• [Consigna 1]: ¿Podrías copiar el fragmento del texto sobre los lazos del idioma comprendido entre "Luego de Cádiz" y "ser políticamente libres.", ambos incluidos, sustituyendo "la Perla de las Antillas" por "la joya del Caribe"?
• [Consigna 2]: ¿Puedes continuar el texto sobre los lazos del idioma a partir de su última frase?

Los lazos del idioma (1)

Si en la Constitución de Cádiz de 1812, las colonias españolas de América hubieran adquirido la categoría de “provincias de ultramar”, tal cual fue el pensamiento y la opinión del ilustre tribuno quiteño José Mejía Lequerica, posiblemente la independencia hubiera demorado en producirse y a lo mejor el siglo XX nos hubiera encontrado a quienes hablábamos y escribíamos en español como ciudadanos de un gran país, consolidada ya su integración, plenamente conscientes de los beneficios que significaba mantener la unión. Como tal entendimiento no se dio, las cortes de Cádiz resultaron una oportunidad perdida.

Luego de Cádiz y con la independencia vinieron los “cien años de soledad”. España concluyó por perder el bien más precioso que le quedaba en América -Cuba, la Perla de las Antillas-, recogió velas y sábanas, y con la Generación del 95 se impuso la tarea de descubrirse a sí misma ante la necesidad de proyectarse al futuro con sus propias fuerzas que en lo cultural, al menos, eran respetables. Por nuestra parte, sangre y sueños con finales de pesadilla nos costó aprender a ser políticamente libres.

Desintegrados, nos quedó el recurso de empeñarnos en mantener y cultivar el idioma compartido, nuestro español, imbatible como sustento de identidad. Nuestros escritores resultaron ser los mejores soldados de las patrias iberoamericanas.

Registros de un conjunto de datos
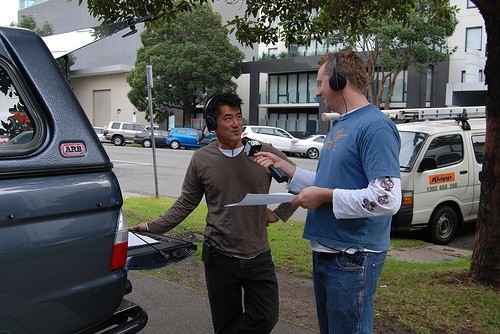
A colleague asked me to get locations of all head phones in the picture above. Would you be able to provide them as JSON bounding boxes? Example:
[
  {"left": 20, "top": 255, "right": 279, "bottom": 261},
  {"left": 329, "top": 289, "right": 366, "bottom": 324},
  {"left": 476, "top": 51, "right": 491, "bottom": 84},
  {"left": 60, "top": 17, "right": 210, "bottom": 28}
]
[
  {"left": 328, "top": 52, "right": 347, "bottom": 91},
  {"left": 204, "top": 94, "right": 219, "bottom": 134}
]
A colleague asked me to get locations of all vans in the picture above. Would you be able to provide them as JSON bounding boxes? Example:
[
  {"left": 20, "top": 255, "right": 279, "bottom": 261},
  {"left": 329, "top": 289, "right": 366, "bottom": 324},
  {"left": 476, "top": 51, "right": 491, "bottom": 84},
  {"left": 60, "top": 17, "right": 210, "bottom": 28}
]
[
  {"left": 239, "top": 125, "right": 302, "bottom": 154},
  {"left": 390, "top": 114, "right": 487, "bottom": 243},
  {"left": 0, "top": 27, "right": 199, "bottom": 334}
]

• [Resultado del ejercicio 1]:
Luego de Cádiz y con la independencia vinieron los “cien años de soledad”. España concluyó por perder el bien más precioso que le quedaba en América -Cuba, la joya del Caribe-, recogió velas y sábanas, y con la Generación del 95 se impuso la tarea de descubrirse a sí misma ante la necesidad de proyectarse al futuro con sus propias fuerzas que en lo cultural, al menos, eran respetables. Por nuestra parte, sangre y sueños con finales de pesadilla nos costó aprender a ser políticamente libres.

• [Resultado del ejercicio 2]:
Las dos guerras mundiales nos llevaron al convencimiento que tanto España como nosotros no tronábamos ni sonábamos en un mundo en que las grandes potencias decidían el futuro de la humanidad. Al finalizar la guerra de los años cuarenta, a España se la vio arrinconada, con la soga al cuello en asfixia económica, en situación de hacerla pedir perdón por el pecado de haber encontrado apoyo para su proyecto político en los países vencidos: Alemania e Italia. Al borde del colapso, sus recursos no daban ni para el pan del cada día de sus gentes. Es cuando España vuelve los ojos “a su América”. Por lo pronto, toneladas de trigo argentino, en calidad de donación, vienen a mitigar el hambre del pueblo español.

Afortunada o desafortunada, eso de la Madre Patria, expresión de un diplomático centroamericano, si apunta a los sentimientos que despierta la situación española. Como no somos unos malnacidos, gobiernos y pueblos se suman al requerimiento de auxilio de uno de los nuestros. Si de estrechar lazos se trata, han contribuido a superar pasados desencuentros figuras españolas de tanto prestigio y que despiertan tanta simpatía como la de Don Gregorio Marañón invitado a dictar conferencias en Buenos Aires y Lima. Tanto los escritos del ilustre médico y humanista como los de tantos otros daban en el blanco de las neuronas y del corazón de los hispanoamericanos. Poderles leer en nuestro idioma, que también era el de ellos, no tenía precio.